> TRY IT: Each record is to be printed exactly as given, down to the last mark.

> RECORDS FOR THE TASK:
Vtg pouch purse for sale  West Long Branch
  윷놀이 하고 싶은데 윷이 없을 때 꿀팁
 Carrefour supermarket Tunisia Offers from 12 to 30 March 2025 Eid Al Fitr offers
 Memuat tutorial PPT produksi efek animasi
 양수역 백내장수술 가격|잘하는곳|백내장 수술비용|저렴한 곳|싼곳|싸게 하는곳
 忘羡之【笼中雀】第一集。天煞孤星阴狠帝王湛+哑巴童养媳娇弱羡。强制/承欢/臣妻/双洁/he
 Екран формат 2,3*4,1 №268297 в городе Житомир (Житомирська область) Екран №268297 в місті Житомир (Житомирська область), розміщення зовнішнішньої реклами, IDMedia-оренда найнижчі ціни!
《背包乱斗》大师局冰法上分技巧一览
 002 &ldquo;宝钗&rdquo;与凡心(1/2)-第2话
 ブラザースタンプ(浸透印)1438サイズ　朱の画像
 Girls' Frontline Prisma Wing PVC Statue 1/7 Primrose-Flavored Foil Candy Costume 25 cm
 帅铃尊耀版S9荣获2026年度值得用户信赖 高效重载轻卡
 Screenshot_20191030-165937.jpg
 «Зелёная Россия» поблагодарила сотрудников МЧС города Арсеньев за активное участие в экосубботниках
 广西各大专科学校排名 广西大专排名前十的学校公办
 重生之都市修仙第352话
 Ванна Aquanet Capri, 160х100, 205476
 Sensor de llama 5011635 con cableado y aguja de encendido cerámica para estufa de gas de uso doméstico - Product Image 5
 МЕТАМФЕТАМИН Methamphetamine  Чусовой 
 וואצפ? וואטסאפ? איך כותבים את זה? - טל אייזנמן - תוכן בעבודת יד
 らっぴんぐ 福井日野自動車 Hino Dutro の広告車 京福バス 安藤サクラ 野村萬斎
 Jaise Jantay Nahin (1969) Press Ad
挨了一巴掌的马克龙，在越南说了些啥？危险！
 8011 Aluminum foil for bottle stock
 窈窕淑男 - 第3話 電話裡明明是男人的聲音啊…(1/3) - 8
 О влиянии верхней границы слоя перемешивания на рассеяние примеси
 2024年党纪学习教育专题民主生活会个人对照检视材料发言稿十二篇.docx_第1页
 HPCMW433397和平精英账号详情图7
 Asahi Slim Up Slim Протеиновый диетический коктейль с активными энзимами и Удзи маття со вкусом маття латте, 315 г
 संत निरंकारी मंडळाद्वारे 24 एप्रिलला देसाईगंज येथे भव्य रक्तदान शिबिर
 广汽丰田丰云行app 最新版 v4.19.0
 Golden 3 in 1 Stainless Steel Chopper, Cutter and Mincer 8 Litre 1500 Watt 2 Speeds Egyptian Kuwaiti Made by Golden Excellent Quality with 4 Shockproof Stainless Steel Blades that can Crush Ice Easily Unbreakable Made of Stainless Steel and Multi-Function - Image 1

> PROBLEM SOLUTION:
Vtg pouch purse for sale  West Long Branch
  윷놀이 하고 싶은데 윷이 없을 때 꿀팁
 Carrefour supermarket Tunisia Offers from 12 to 30 March 2025 Eid Al Fitr offers
 Memuat tutorial PPT produksi efek animasi
 양수역 백내장수술 가격|잘하는곳|백내장 수술비용|저렴한 곳|싼곳|싸게 하는곳
 忘羡之【笼中雀】第一集。天煞孤星阴狠帝王湛+哑巴童养媳娇弱羡。强制/承欢/臣妻/双洁/he
 Екран формат 2,3*4,1 №268297 в городе Житомир (Житомирська область) Екран №268297 в місті Житомир (Житомирська область), розміщення зовнішнішньої реклами, IDMedia-оренда найнижчі ціни!
《背包乱斗》大师局冰法上分技巧一览
 002 &ldquo;宝钗&rdquo;与凡心(1/2)-第2话
 ブラザースタンプ(浸透印)1438サイズ　朱の画像
 Girls' Frontline Prisma Wing PVC Statue 1/7 Primrose-Flavored Foil Candy Costume 25 cm
 帅铃尊耀版S9荣获2026年度值得用户信赖 高效重载轻卡
 Screenshot_20191030-165937.jpg
 «Зелёная Россия» поблагодарила сотрудников МЧС города Арсеньев за активное участие в экосубботниках
 广西各大专科学校排名 广西大专排名前十的学校公办
 重生之都市修仙第352话
 Ванна Aquanet Capri, 160х100, 205476
 Sensor de llama 5011635 con cableado y aguja de encendido cerámica para estufa de gas de uso doméstico - Product Image 5
 МЕТАМФЕТАМИН Methamphetamine  Чусовой 
 וואצפ? וואטסאפ? איך כותבים את זה? - טל אייזנמן - תוכן בעבודת יד
 らっぴんぐ 福井日野自動車 Hino Dutro の広告車 京福バス 安藤サクラ 野村萬斎
 Jaise Jantay Nahin (1969) Press Ad
挨了一巴掌的马克龙，在越南说了些啥？危险！
 8011 Aluminum foil for bottle stock
 窈窕淑男 - 第3話 電話裡明明是男人的聲音啊…(1/3) - 8
 О влиянии верхней границы слоя перемешивания на рассеяние примеси
 2024年党纪学习教育专题民主生活会个人对照检视材料发言稿十二篇.docx_第1页
 HPCMW433397和平精英账号详情图7
 Asahi Slim Up Slim Протеиновый диетический коктейль с активными энзимами и Удзи маття со вкусом маття латте, 315 г
 संत निरंकारी मंडळाद्वारे 24 एप्रिलला देसाईगंज येथे भव्य रक्तदान शिबिर
 广汽丰田丰云行app 最新版 v4.19.0
 Golden 3 in 1 Stainless Steel Chopper, Cutter and Mincer 8 Litre 1500 Watt 2 Speeds Egyptian Kuwaiti Made by Golden Excellent Quality with 4 Shockproof Stainless Steel Blades that can Crush Ice Easily Unbreakable Made of Stainless Steel and Multi-Function - Image 1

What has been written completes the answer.